Приблудная Нюкжа - страница 5
Ни черта там не было, кроме двойной (суточной) порции Нюкжиной жидкости. И с чего это он вообразил, что доллары — из его квартиры? Мало ли какую мокроту вываливают в помойку жильцы их дома? В том числе и мокроту валютную. Ишь, вообразил… Нет, такие подачки судьбы — не про тебя. А вот еще бы переводишко — это бы в самый раз!
Посмеиваясь над своим разыгравшимся воображением, писатель спокойно разделся и, как обычно, прежде всего приступил к очистке подноса, не ведая, что имеет дело с мусорным ведром в этом плане в последний раз.
Газет больше не было, и Егор Сергеевич, как было решено, пустил в дело черновики повести, уже дважды отстуканной им на машинке. Повесть «Вечеринка с шашлыком» была навеяна воспоминаниями о днях его полигонной жизни и, хоть местами слегка сближалась с купринским «Поединком», являлась несомненным творческим успехом Егора Спасова. «Вечеринка» была принята и одобрена популярным питерским журналом, но вот уже более года публикация ее переносилась от номера к номеру, правда, с искренними извинениями.
Спасов распушил рукопись, заглянув в знакомые исчирканные страницы, коим суждено было вместо оберегаемой архивной полки, вымокнув, угодить в мусорный бак, вздохнул и пошел устилать Нюкжин поднос. На замену газетного формата понадобились четыре рукописные страницы. При двухразовой перемене подстилки повести должно было хватить дней на двадцать. Потом писатель покормил собаку, поел сам и приступил к работе, продолжая начатое на дежурстве. Бормоча, он расхаживал по комнате, присаживался к столу, снова ходил, временами обращаясь к Нюкже и даже оглашая ей что-то из только что придуманного. А Нюкжа неизменно одобряла услышанное мельтешением хвоста и легким поскуливанием. Так продолжалось до вечера.
Притомившийся Егор Сергеевич расслаблялся у телевизора, глядя итальянский детектив, когда подошедшая Нюкжа потерлась боком о его ногу: обычный знак того, что дело сделано и хозяин может выносить поднос.

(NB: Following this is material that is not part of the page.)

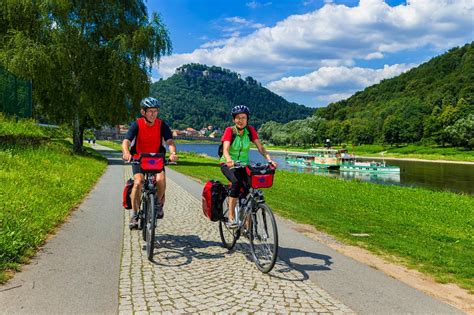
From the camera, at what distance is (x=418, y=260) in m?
5.87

Спасов отвлекся от затяжной перестрелки, подошел к подносу, поднял и едва не выронил его из рук. В подносе плавали деньги!
Егор Сергеевич обалдел настолько, что с этой посудиной в руках кинулся в комнату и плюхнул ее прямо на рабочий стол, вперив остановившийся взгляд в плавающие дензнаки. «Доллары… мокрые доллары!» — грохотало в его голове. Но это были не доллары. Это были теперешние российские купюры, числом четыре. А рукописных листов в подносе не было! Четырех листов рукописи, собственноручно выложенных им сегодня утром взамен газеты! Нет никаких листов, исписанных и исчирканных синей шариковой пастой, а есть вот эти разноцветные купюры, плавающие фантастической пестрой стайкой!
Спасов яростно ущипнул себя за руку, ожидая немедленного пробуждения, но, почувствовав боль, понял, что не спит, а если и свихнулся — то в яви.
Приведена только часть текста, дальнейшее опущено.